Assim, a nova postura do Chelsea não representa uma simples repetição da estratégia adotada em 2022, mas sim uma evolução baseada nas lições aprendidas. Em vez de priorizar apenas jogadores com carreiras consolidadas, a diretoria procura atletas experientes que possam complementar um elenco predominantemente jovem, contribuindo com liderança, mentalidade vencedora e equilíbrio competitivo. O objetivo é acelerar o processo de reconstrução, fortalecer o desenvolvimento dos talentos do clube e criar uma equipe mais preparada para disputar títulos de forma consistente.

Será que o Chelsea vai abandonar a juventude e apostar em veteranos na Premier League?
A possibilidade de o Chelsea abandonar a política de investimentos em jovens para priorizar veteranos não encontra respaldo nas movimentações recentes do clube. As análises publicadas pela BBC apontam que a diretoria pretende apenas corrigir um desequilíbrio percebido nas últimas temporadas, incorporando atletas mais experientes para agregar liderança e estabilidade ao elenco. Ainda assim, a base jovem continuará sendo o principal alicerce do projeto esportivo, mantendo o foco no desenvolvimento de talentos e na construção de uma equipe competitiva a longo prazo.
Os principais nomes do elenco reforçam essa estratégia. Enzo Fernández segue como uma das referências técnicas do meio-campo, enquanto Moisés Caicedo permanece como peça fundamental na proteção defensiva e na construção das jogadas. No setor ofensivo, Cole Palmer continua sendo um dos protagonistas da equipe após consolidar seu status como um dos jogadores mais decisivos do futebol inglês. Ao mesmo tempo, o clube deposita grandes expectativas nos brasileiros Estêvão e João Pedro, considerados apostas importantes para ampliar a qualidade ofensiva e dar continuidade ao processo de renovação.
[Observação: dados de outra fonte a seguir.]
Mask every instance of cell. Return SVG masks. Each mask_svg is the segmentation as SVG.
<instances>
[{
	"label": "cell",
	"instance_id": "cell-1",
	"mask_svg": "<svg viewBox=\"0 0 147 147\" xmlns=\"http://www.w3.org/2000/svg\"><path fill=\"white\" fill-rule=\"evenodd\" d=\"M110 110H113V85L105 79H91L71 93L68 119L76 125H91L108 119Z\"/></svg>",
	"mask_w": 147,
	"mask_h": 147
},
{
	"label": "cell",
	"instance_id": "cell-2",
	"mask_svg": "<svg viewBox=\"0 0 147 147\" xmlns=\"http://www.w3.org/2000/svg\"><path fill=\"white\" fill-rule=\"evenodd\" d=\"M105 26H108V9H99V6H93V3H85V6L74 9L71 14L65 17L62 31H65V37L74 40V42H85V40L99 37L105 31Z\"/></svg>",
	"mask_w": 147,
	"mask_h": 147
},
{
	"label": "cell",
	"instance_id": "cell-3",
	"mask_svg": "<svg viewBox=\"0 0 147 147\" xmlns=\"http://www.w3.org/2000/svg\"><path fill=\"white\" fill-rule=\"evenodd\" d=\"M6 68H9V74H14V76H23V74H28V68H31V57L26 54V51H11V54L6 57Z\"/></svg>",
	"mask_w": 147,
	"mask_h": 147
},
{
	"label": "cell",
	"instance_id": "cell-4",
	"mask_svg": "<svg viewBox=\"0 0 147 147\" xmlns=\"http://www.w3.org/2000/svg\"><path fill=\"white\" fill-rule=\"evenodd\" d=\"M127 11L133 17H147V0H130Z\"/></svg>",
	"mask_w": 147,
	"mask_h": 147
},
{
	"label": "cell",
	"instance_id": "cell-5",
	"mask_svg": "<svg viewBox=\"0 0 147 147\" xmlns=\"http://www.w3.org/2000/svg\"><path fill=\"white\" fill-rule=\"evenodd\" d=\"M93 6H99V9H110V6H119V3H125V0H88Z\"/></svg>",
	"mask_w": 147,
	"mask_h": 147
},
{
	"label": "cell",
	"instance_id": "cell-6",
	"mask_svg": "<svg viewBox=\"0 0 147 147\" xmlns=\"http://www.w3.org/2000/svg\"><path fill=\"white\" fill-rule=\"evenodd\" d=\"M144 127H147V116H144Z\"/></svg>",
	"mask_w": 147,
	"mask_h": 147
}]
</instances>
Nesse contexto, a possível chegada de jogadores experientes como Jordan Henderson, Danny Welbeck e Maxence Lacroix não representa uma mudança radical na filosofia do Chelsea. A intenção da diretoria é construir um ambiente mais competitivo e equilibrado, no qual atletas acostumados às exigências da Premier League possam orientar os companheiros mais jovens dentro e fora de campo. Dessa forma, o clube busca unir experiência, liderança e desenvolvimento, fortalecendo o processo de reconstrução sem abandonar sua aposta na formação de talentos.
A experiência recente explica essa reavaliação. Logo após a mudança de propriedade, o Chelsea investiu em nomes consolidados como Raheem Sterling, Kalidou Koulibaly e Pierre-Emerick Aubameyang. Entretanto, essas contratações não entregaram o retorno esportivo esperado, seja por queda de rendimento, dificuldades de adaptação ou mudanças no comando técnico. Agora, a diretoria procura perfis que possam exercer liderança sem comprometer o desenvolvimento dos talentos mais jovens.
Por isso, a tendência é que Xabi Alonso monte uma equipe baseada no equilíbrio. Enzo Fernández, Moisés Caicedo, Cole Palmer, Estêvão e João Pedro continuam sendo vistos como protagonistas do presente e do futuro do clube, enquanto os veteranos devem assumir um papel complementar, transmitindo experiência, organização e mentalidade vencedora. Assim, o Chelsea não abandona a juventude, mas busca unir potencial e liderança para competir de igual para igual na Premier League e acelerar seu retorno ao grupo de elite do futebol inglês e europeu.